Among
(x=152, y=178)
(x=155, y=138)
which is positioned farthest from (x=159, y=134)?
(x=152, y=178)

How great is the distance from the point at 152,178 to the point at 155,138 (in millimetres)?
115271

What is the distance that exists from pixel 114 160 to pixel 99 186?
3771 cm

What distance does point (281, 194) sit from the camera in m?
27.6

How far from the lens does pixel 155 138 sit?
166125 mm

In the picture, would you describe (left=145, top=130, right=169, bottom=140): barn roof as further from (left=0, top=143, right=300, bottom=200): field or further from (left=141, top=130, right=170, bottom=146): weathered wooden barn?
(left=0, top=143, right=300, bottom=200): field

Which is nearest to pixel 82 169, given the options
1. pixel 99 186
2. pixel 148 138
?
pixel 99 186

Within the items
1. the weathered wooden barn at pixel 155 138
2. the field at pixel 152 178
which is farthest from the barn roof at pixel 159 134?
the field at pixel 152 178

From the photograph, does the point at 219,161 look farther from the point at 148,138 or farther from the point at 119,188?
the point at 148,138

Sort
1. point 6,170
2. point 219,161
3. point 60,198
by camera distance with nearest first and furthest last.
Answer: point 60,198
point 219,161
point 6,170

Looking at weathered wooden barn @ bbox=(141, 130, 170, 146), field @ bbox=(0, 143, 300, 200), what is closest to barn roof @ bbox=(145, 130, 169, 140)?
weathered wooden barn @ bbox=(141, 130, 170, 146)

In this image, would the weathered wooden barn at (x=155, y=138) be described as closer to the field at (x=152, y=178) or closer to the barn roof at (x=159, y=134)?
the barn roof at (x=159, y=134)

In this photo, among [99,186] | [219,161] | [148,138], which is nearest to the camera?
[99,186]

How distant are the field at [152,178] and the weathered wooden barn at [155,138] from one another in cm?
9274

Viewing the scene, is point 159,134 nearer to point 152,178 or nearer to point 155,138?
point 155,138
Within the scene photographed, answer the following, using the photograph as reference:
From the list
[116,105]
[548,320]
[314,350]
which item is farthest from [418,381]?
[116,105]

============================================================

Pull out each record as written and restate it exactly.

* **Task response**:
Among
(x=152, y=178)
(x=155, y=138)
which is positioned farthest from (x=159, y=134)?
(x=152, y=178)

How great is the distance from the point at 152,178 to the point at 155,138 (in millimetres)?
115271

What is the distance that exists from pixel 114 160 to pixel 99 186?
3771 cm

What distance does point (281, 194) sit from the camera in m?
27.6

How far from the lens does pixel 155 138 sit?
166125 mm

In the picture, would you describe (left=145, top=130, right=169, bottom=140): barn roof as further from (left=0, top=143, right=300, bottom=200): field or further from (left=141, top=130, right=170, bottom=146): weathered wooden barn?
(left=0, top=143, right=300, bottom=200): field

Which is nearest to pixel 82 169, given the options
1. pixel 99 186
2. pixel 148 138
?
pixel 99 186

Within the items
1. the weathered wooden barn at pixel 155 138
2. the field at pixel 152 178
which is farthest from the barn roof at pixel 159 134?
the field at pixel 152 178

From the photograph, does the point at 219,161 look farther from the point at 148,138 or farther from the point at 119,188?
the point at 148,138

Sort
1. point 6,170
2. point 219,161
3. point 60,198
by camera distance with nearest first and furthest last.
Answer: point 60,198
point 219,161
point 6,170

Looking at weathered wooden barn @ bbox=(141, 130, 170, 146), field @ bbox=(0, 143, 300, 200), what is closest to barn roof @ bbox=(145, 130, 169, 140)?
weathered wooden barn @ bbox=(141, 130, 170, 146)

In this image, would the weathered wooden barn at (x=155, y=138) be described as closer to the field at (x=152, y=178) or closer to the barn roof at (x=159, y=134)?
the barn roof at (x=159, y=134)

In this photo, among [99,186] | [219,161] | [148,138], which is nearest to the camera?
[99,186]

How distant are the field at [152,178] and the weathered wooden barn at [155,138] from one another in cm?
9274

Viewing the scene, is point 159,134 nearer to point 152,178 or nearer to point 155,138?
point 155,138
Within the scene photographed, answer the following, using the photograph as reference:
From the list
[116,105]
[548,320]
[314,350]
which item is farthest from [418,381]?
[116,105]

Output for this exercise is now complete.